Article rédigé par Henri Hude, le 02 juillet 2015
Comment se pose aujourd’hui le problème de l’engagement politique chrétien, en France (I), puis comment l’encyclique Laudato si’ éclaire indirectement ce problème (II) et permet d’en proposer la solution (III).
I- Du réveil politique chrétien aux hésitations stratégiques
Depuis les grandes manifestations qui ont suivi la discussion de la loi Taubira, un fort frémissement politique s’est produit. Le monde catholique, en particulier la jeunesse, a désormais une conscience politique plus aiguë. Comme chacun sait, une multitude de mouvements sont nés et se développent rapidement. D’autres plus anciens se sont renforcés et renouvelés. Il y a une grande créativité, mais aussi une extrême division, comme dans un feu d’artifice. Les stratégies proposées divergent et à l’intérieur même d’une seule option stratégique, diverses entreprises et individualités sont en concurrence. Aucun leadership accepté de tous n’a pu encore émerger. De sorte que chacun se demande à quoi finalement tout ce fourmillement peut bien aboutir. L’encyclique Laudato si’ fournit à ce sujet (nous le verrons plus bas (II), un critère de jugement et d’action.
Samedi et dimanche dernier, un groupe de personnes catholiques, responsables et engagées d’une manière ou d’une autre dans la vie politique, s'est réuni. L’ensemble formait, à mon avis, une convention très représentative. La discussion a parfaitement clarifié les problèmes.
Deux grandes options
Schématiquement, les catholiques (mais pas eux seulement) ont le choix entre deux grandes options stratégiques, pas forcément exclusives l’une de l’autre.
Première option : admettre que les deux (ou trois) grands partis dominants font partie d’un système stable, et que, tout comme lui, ils sont là pour très longtemps ; qu’il est impossible, voire peu souhaitable, de rêver d’y prendre le pouvoir ; qu’il est cependant possible d’y entrer et de les influencer de l’intérieur, pour obliger les libéraux à respecter un maximum de principes conservateurs ou sociaux. Tel serait le choix du réalisme et de la prudence.
Variante de la première option : dans le même ordre d’idées, il faudrait constituer des réseaux suffisamment efficaces pour former des partis-charnières, des groupes de pression, des think tanks producteurs d’idées ou de propositions de lois, permettant une action d’influence au sein des partis institutionnels.

######

▶ _Exercice bref A_
Dans l'article sur l'engagement politique chrétien, recopiez le passage qui va de « Première option : admettre » à « des partis institutionnels. », en substituant « pragmatisme » à « réalisme ».
▶ _Exercice bref B_
D'après l'article sur l'engagement politique chrétien, la discussion de quelle loi a été suivie de grandes manifestations ?

▶ _Données fournies_

######

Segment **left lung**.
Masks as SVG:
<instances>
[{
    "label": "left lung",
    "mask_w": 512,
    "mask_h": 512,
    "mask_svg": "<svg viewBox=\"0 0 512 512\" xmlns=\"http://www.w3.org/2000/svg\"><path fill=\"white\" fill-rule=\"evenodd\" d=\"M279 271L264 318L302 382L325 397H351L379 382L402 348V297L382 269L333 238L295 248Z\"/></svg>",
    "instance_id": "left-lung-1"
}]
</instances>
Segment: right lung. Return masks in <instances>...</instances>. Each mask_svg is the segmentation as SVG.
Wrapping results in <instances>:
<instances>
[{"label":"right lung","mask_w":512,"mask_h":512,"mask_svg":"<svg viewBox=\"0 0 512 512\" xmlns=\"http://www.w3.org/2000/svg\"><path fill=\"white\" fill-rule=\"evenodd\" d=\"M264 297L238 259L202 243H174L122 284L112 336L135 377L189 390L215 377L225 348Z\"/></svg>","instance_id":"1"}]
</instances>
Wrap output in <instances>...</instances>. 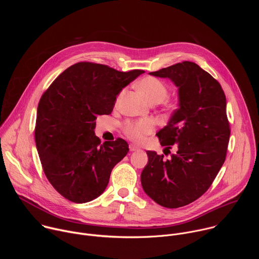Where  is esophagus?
<instances>
[{"label":"esophagus","instance_id":"1","mask_svg":"<svg viewBox=\"0 0 259 259\" xmlns=\"http://www.w3.org/2000/svg\"><path fill=\"white\" fill-rule=\"evenodd\" d=\"M129 150H130V152H135V151L139 150V147L137 145L133 144V143H130L129 144Z\"/></svg>","mask_w":259,"mask_h":259}]
</instances>
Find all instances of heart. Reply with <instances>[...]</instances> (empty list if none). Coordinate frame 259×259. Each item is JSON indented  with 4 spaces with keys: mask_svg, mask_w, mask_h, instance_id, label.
Instances as JSON below:
<instances>
[{
    "mask_svg": "<svg viewBox=\"0 0 259 259\" xmlns=\"http://www.w3.org/2000/svg\"><path fill=\"white\" fill-rule=\"evenodd\" d=\"M138 88L144 97L153 104L163 102L169 93L167 85L155 78V77H145L143 78L139 84ZM123 91L119 93L117 97V102L120 100ZM156 128L155 121L151 119H140L134 121H126L123 125L124 133L134 141H142L147 135L154 132Z\"/></svg>",
    "mask_w": 259,
    "mask_h": 259,
    "instance_id": "heart-1",
    "label": "heart"
}]
</instances>
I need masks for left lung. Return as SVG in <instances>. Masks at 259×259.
<instances>
[{
	"mask_svg": "<svg viewBox=\"0 0 259 259\" xmlns=\"http://www.w3.org/2000/svg\"><path fill=\"white\" fill-rule=\"evenodd\" d=\"M169 78L178 87L179 107L157 136L170 160L147 151L141 173L145 194L166 208H179L199 199L211 187L227 157L231 135L227 99L220 84L191 61L150 72ZM165 154V152H164Z\"/></svg>",
	"mask_w": 259,
	"mask_h": 259,
	"instance_id": "obj_1",
	"label": "left lung"
}]
</instances>
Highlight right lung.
I'll return each instance as SVG.
<instances>
[{
	"mask_svg": "<svg viewBox=\"0 0 259 259\" xmlns=\"http://www.w3.org/2000/svg\"><path fill=\"white\" fill-rule=\"evenodd\" d=\"M143 72L82 61L62 71L43 93L36 149L47 179L68 201L82 204L100 196L113 168L129 152L122 138L101 144L95 120L112 114L117 95Z\"/></svg>",
	"mask_w": 259,
	"mask_h": 259,
	"instance_id": "right-lung-1",
	"label": "right lung"
}]
</instances>
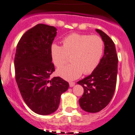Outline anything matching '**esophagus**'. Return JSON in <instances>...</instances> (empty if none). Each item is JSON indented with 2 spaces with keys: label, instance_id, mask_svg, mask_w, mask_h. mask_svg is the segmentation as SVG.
Returning a JSON list of instances; mask_svg holds the SVG:
<instances>
[{
  "label": "esophagus",
  "instance_id": "obj_1",
  "mask_svg": "<svg viewBox=\"0 0 135 135\" xmlns=\"http://www.w3.org/2000/svg\"><path fill=\"white\" fill-rule=\"evenodd\" d=\"M69 84H70V87H74V86L75 85V83H74V82H70V83H69Z\"/></svg>",
  "mask_w": 135,
  "mask_h": 135
}]
</instances>
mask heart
I'll use <instances>...</instances> for the list:
<instances>
[{
    "label": "heart",
    "instance_id": "obj_1",
    "mask_svg": "<svg viewBox=\"0 0 135 135\" xmlns=\"http://www.w3.org/2000/svg\"><path fill=\"white\" fill-rule=\"evenodd\" d=\"M63 46L53 44L50 55L54 65L63 66L71 56L72 64L60 68L56 73L66 80L78 79L83 73L89 74L98 65L103 55L104 42L98 35L72 33L62 40Z\"/></svg>",
    "mask_w": 135,
    "mask_h": 135
}]
</instances>
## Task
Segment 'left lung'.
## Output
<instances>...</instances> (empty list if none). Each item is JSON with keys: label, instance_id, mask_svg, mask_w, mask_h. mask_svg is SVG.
<instances>
[{"label": "left lung", "instance_id": "1", "mask_svg": "<svg viewBox=\"0 0 135 135\" xmlns=\"http://www.w3.org/2000/svg\"><path fill=\"white\" fill-rule=\"evenodd\" d=\"M104 44V55L94 72L77 83L83 86L84 93L79 99L81 109L89 113H98L111 100L117 83V58L113 40L101 30H95Z\"/></svg>", "mask_w": 135, "mask_h": 135}]
</instances>
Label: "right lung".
I'll list each match as a JSON object with an SVG mask.
<instances>
[{
  "instance_id": "obj_1",
  "label": "right lung",
  "mask_w": 135,
  "mask_h": 135,
  "mask_svg": "<svg viewBox=\"0 0 135 135\" xmlns=\"http://www.w3.org/2000/svg\"><path fill=\"white\" fill-rule=\"evenodd\" d=\"M56 35L55 26L38 24L20 38L14 58L16 80L23 100L35 113L56 111L60 97L69 83L60 77L50 79L55 71L50 48Z\"/></svg>"
}]
</instances>
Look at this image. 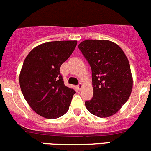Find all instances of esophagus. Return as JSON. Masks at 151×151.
Masks as SVG:
<instances>
[{"mask_svg":"<svg viewBox=\"0 0 151 151\" xmlns=\"http://www.w3.org/2000/svg\"><path fill=\"white\" fill-rule=\"evenodd\" d=\"M77 87H78V89L79 90H81V88L83 87V84H81V83H80V84H78V85H77Z\"/></svg>","mask_w":151,"mask_h":151,"instance_id":"obj_1","label":"esophagus"}]
</instances>
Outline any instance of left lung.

######

▶ _Réponse exacte A_
Première option : admettre que les deux (ou trois) grands partis dominants font partie d’un système stable, et que, tout comme lui, ils sont là pour très longtemps ; qu’il est impossible, voire peu souhaitable, de rêver d’y prendre le pouvoir ; qu’il est cependant possible d’y entrer et de les influencer de l’intérieur, pour obliger les libéraux à respecter un maximum de principes conservateurs ou sociaux. Tel serait le choix du pragmatisme et de la prudence.
Variante de la première option : dans le même ordre d’idées, il faudrait constituer des réseaux suffisamment efficaces pour former des partis-charnières, des groupes de pression, des think tanks producteurs d’idées ou de propositions de lois, permettant une action d’influence au sein des partis institutionnels.

▶ _Réponse exacte B_
La loi Taubira.